Исходный отрывок:
+ + + + +
Самые везучие быстро обнаружили золотую жилу – снабжение врага оружием, боеприпасами, топливом и иными товарами. Обороты такой торговли исчислялись миллионами немецких марок. Боснийским сербам досталось много оружия в наследство от югославской армии, и, как только война немного поутихла, многие отправились на поиски покупателей. Идти далеко не пришлось: хорваты и мусульмане остро нуждались в оружии, с помощью которого можно было бы нападать на сербов в Хорватии и Боснии (а какое-то время и друг на друга). Война давала и иные возможности обогатиться: например, спикер ассамблеи боснийских сербов заработал миллионы, покупая топливо в Хорватии, а затем продавая его врагам Хорватии – сербам в Боснии. Хорваты иногда арендовали у сербов танки по обычной ставке – тысячу немецких марок в день. Приходилось ли им доплачивать за страховку, неизвестно. Постепенно многим людям, находившимся под самоуправной и сеющей хаос «защитой» головорезов, в особенности тем, кто придерживался более умеренных взглядов, и юношам, не желавшим силком оказаться на военной службе, удавалось эмигрировать в более безопасные места. В результате со временем численность «защищаемых» групп существенно сократилась – в два раза и более[254]. Остатки банд окончательно заполонили фанатики, мародеры, воинствующие радикалы, обычные преступники, аферисты, предприимчивые приспособленцы, озлобленные реваншисты и кровожадные пропойцы.

Значение этнической составляющей конфликта

Совершенно непонятно, какова связь между столь тривиальным поведением и национализмом, политикой идентичности и межэтнической ненавистью (как старинной, так и возникшей недавно), а заодно возникает вопрос, как все это соотносится с концепцией столкновения цивилизаций. Между тем связь такого поведения с обычной преступностью не вызывает сомнений.

Этничность в войнах на территории бывшей Югославии была важным фактором в качестве упорядочивающего, организующего, распределяющего или прогностического инструмента или принципа, но не ключевой мотивирующей силой. Она выступала тем человеческим качеством, вокруг которого происходила организация рядовых участников событий и политиков, которые их вербовали и воодушевляли, и этот момент обеспечивал их действиям определенную степень предсказуемости. Если вы представляете противоположную группу, не сомневайтесь, что ее участники будут вас преследовать, а если вы принадлежите к их группе, они будут так или иначе защищать вас (по крайней мере, поначалу), если вы покажетесь им достаточно лояльным. Иными словами, даже если перед вами головорезы, они занимаются своим делом избирательно.
+ + + + +
Задание 1:
Почему, согласно отрывку о войнах в бывшей Югославии, боснийским сербам не пришлось далеко ходить в поисках покупателей оружия? Ответьте одним-двумя предложениями.

Данные для анализа:
+ + + + +
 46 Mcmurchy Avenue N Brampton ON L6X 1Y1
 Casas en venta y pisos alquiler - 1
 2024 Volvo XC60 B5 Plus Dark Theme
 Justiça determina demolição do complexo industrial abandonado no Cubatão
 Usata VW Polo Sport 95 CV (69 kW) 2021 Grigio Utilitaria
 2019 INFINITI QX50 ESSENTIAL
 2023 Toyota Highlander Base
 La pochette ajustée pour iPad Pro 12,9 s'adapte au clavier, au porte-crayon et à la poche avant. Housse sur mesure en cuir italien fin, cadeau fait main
+ + + + +
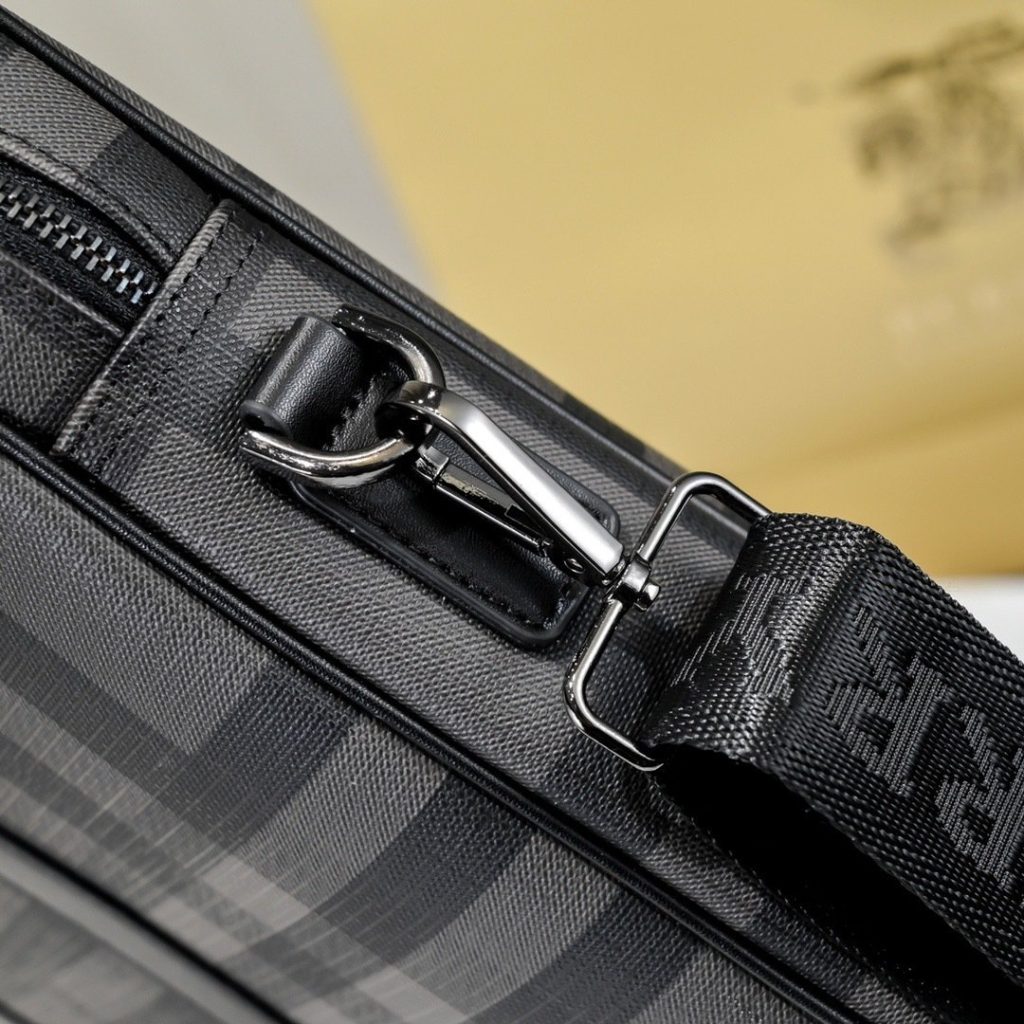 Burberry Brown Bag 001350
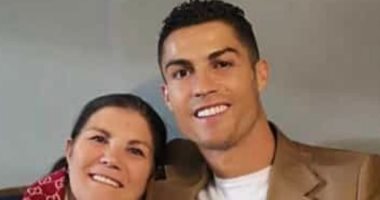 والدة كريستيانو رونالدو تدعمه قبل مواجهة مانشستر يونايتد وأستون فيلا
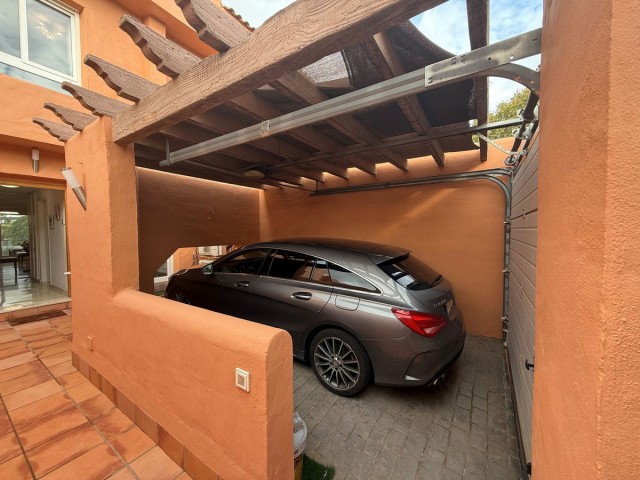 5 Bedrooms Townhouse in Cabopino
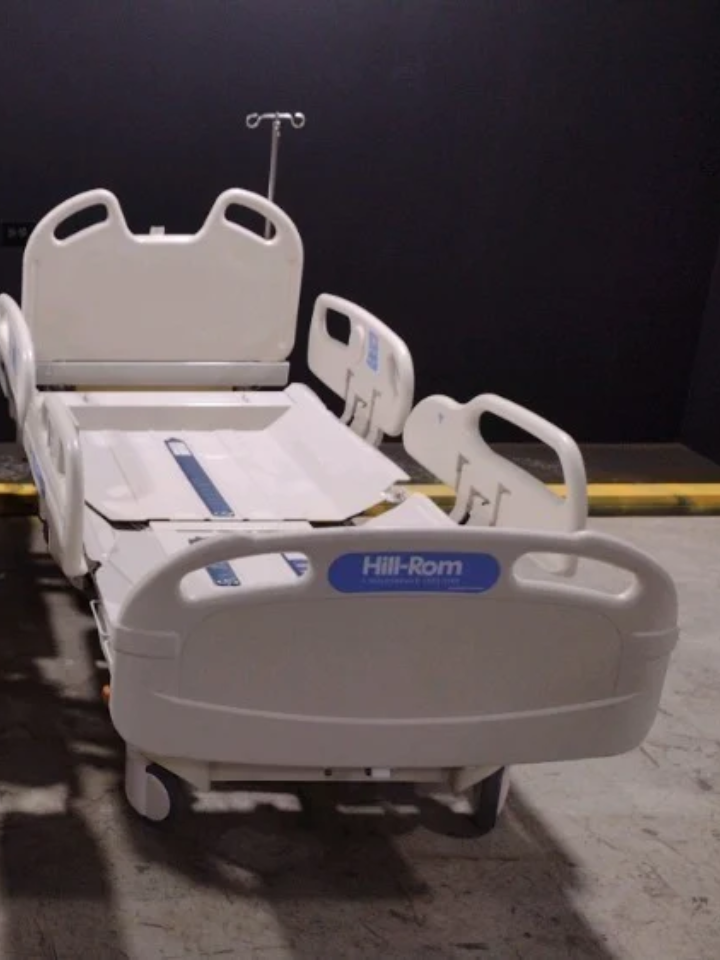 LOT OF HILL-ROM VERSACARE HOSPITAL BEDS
+ + + + +
Задание 2:
Перепишите без изменений строки, приведенные после отрывка, начиная со строки с «46 Mcmurchy Avenue N Brampton ON L6X 1Y1» и заканчивая строкой с «2023 Toyota Highlander Base», включая обе эти строки.

Решение задания 1:
Покупатели были рядом: хорваты и мусульмане остро нуждались в оружии, чтобы нападать на сербов в Хорватии и Боснии, а какое-то время и друг на друга.

Решение задания 2:
 46 Mcmurchy Avenue N Brampton ON L6X 1Y1
 Casas en venta y pisos alquiler - 1
 2024 Volvo XC60 B5 Plus Dark Theme
 Justiça determina demolição do complexo industrial abandonado no Cubatão
 Usata VW Polo Sport 95 CV (69 kW) 2021 Grigio Utilitaria
 2019 INFINITI QX50 ESSENTIAL
 2023 Toyota Highlander Base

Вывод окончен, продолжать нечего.